One question is whether the changes in the tax law will lead to an anticipated increase in the size of the deficit. To put the point in perspective, the size of the deficit is not a first-order problem. The growth in the size of government is. In dealing with this issue, the Treasury issued a one-page analysis of growth and revenue that admitted that any additional revenue generated by tax cuts would not be sufficient to eliminate the entire deficit. It then added on a widely derided caveat that part of this hole would be eliminated by “a combination of regulatory reform, infrastructure development, and welfare reform as proposed in the Administration’s Fiscal Year 2018 budget.” Don’t be too pessimistic.
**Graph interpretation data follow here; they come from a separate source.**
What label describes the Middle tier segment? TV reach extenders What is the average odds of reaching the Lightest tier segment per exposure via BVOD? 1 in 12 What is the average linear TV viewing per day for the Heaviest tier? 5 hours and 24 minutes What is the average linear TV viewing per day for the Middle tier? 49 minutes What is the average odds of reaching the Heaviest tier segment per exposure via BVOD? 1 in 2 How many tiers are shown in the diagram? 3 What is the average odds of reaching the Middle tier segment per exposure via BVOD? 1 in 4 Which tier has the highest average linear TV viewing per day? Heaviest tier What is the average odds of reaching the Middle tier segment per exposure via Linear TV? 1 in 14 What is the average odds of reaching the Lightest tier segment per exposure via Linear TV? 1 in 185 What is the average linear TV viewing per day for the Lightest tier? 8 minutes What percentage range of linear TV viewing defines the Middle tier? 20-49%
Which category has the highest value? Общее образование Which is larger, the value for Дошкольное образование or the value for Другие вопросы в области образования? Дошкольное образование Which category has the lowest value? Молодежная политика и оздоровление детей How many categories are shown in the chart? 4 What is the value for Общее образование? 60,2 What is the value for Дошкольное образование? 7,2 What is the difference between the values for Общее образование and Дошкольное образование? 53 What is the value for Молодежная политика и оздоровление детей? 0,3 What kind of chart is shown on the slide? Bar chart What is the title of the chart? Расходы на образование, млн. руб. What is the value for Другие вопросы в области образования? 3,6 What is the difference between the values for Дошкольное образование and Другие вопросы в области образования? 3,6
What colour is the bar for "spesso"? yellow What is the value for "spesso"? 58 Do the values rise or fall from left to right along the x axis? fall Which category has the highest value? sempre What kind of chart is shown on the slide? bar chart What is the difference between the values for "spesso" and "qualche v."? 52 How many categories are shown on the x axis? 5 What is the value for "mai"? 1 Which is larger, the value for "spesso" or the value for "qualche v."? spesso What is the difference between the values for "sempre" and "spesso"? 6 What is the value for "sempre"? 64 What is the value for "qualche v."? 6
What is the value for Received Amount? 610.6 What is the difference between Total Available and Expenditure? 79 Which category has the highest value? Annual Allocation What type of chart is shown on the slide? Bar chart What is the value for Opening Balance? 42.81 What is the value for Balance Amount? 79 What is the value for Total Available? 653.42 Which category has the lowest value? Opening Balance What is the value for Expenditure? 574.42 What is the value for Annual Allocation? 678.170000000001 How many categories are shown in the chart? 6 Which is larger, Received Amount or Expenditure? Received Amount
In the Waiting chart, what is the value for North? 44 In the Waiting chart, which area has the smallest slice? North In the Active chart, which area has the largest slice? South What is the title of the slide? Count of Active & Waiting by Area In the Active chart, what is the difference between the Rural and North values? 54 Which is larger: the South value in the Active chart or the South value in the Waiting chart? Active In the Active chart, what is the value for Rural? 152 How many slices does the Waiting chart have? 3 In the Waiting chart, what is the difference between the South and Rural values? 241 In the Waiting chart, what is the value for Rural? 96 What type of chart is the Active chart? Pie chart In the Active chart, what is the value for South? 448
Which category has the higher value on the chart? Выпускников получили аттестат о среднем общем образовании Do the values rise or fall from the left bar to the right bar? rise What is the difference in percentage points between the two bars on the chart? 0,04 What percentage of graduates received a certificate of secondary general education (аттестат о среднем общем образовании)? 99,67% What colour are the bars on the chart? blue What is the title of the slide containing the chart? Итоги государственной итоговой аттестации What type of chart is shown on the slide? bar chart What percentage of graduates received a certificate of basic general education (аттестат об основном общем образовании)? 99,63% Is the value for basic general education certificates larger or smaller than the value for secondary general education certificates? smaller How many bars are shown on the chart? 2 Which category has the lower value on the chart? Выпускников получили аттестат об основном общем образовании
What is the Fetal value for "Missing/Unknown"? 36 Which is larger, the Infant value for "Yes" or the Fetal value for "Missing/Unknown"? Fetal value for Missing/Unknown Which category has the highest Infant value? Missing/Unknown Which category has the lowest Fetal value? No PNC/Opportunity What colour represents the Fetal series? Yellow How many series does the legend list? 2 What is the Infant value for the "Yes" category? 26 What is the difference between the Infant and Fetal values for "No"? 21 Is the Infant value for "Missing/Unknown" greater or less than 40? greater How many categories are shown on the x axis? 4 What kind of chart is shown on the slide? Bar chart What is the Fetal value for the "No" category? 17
One chronic mistake of progressive economists is to assume that mid-level regulatory reforms do little to promote growth, which is largely controlled, in their view, by monetary and fiscal policy. Not so. All advantages fall to the bottom line. So long as the Trump administration avoids the shoals of protectionists policy, its deregulatory agenda should increase both corporate and individual income, validating the Treasury’s claims.
Ultimately, the success of Trump’s administration will depend on the extent to which it implements sensible market-based initiatives through regulatory reform. The current report card is mixed, but so far the economic positives have outweighed the personal negatives. Happy New Year.